The northeast in particular has been wracked by an eight-year Islamist militant insurgency that has killed more than 20,000 people and forced 2 million to flee their homes, spawning what the United Nations says is one of the world’s worst humanitarian crises.
That led to criticism from those who say Buhari has an anti-south agenda, highlighting the deep ethno-religious tensions in the country.
Buhari’s spokesman Femi Adesina said there had been a “deliberate twisting” of the president’s words to make it sound like he wanted to give the north an unfair advantage over other regions.
“President Buhari has a pan-Nigerian mandate, and he will discharge his duties and responsibilities in like manner,” Adesina said in an emailed statement.
“Any part of the country that requires special attention would receive it,” said Adesina.

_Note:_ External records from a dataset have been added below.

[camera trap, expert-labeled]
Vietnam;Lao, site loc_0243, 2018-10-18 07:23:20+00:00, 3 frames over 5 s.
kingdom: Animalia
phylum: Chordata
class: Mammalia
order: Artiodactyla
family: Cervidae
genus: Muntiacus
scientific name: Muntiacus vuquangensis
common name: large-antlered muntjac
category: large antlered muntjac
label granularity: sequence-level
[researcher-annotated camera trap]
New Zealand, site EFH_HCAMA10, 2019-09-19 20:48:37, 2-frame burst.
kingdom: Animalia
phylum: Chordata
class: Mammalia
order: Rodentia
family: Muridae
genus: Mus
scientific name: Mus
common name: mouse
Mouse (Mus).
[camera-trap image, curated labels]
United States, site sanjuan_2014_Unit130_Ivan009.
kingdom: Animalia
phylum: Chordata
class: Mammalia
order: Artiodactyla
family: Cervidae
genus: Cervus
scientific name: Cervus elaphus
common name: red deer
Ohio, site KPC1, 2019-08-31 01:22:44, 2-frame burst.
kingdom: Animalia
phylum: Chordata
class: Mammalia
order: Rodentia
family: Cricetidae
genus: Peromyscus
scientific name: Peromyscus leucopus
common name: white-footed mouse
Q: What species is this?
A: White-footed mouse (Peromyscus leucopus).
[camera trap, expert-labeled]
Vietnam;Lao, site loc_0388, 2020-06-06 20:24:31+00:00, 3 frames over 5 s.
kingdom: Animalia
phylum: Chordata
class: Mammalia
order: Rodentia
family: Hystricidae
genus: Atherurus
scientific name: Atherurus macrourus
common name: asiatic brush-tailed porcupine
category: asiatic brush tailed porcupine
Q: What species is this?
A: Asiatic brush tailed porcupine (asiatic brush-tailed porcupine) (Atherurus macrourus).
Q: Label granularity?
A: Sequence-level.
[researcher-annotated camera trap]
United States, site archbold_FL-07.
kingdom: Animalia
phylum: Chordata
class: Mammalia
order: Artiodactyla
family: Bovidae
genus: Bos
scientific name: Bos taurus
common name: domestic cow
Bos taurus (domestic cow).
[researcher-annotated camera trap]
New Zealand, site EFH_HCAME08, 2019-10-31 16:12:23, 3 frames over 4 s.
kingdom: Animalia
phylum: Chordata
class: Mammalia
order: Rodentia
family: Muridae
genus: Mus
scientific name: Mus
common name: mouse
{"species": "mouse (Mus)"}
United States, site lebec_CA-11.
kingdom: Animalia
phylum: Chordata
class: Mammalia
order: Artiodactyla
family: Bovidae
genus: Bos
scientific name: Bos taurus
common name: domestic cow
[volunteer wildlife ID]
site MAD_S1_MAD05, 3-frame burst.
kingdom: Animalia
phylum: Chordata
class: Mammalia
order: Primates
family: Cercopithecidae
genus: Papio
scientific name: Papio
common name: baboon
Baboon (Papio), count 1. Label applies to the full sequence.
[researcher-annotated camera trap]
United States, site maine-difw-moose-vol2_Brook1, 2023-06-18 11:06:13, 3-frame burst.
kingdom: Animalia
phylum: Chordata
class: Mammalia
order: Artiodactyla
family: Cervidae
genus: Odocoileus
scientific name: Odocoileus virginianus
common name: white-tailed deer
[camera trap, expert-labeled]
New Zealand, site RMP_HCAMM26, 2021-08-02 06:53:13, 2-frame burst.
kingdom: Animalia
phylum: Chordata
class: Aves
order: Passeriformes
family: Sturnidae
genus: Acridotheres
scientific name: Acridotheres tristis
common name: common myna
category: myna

The presidency said Buhari had made the comments to the World Bank president in July 2015 when the lender pledged financial support for Nigeria.
Buhari has in the last few weeks criticised secessionists in the country of 180 million, split roughly equally between Christians and Muslims and around 250 ethnic groups who mostly live peacefully side by side.
Some separatist critics of his administration, including those calling for the secession in the southeast, have also accused the president of focusing on his own part of the country.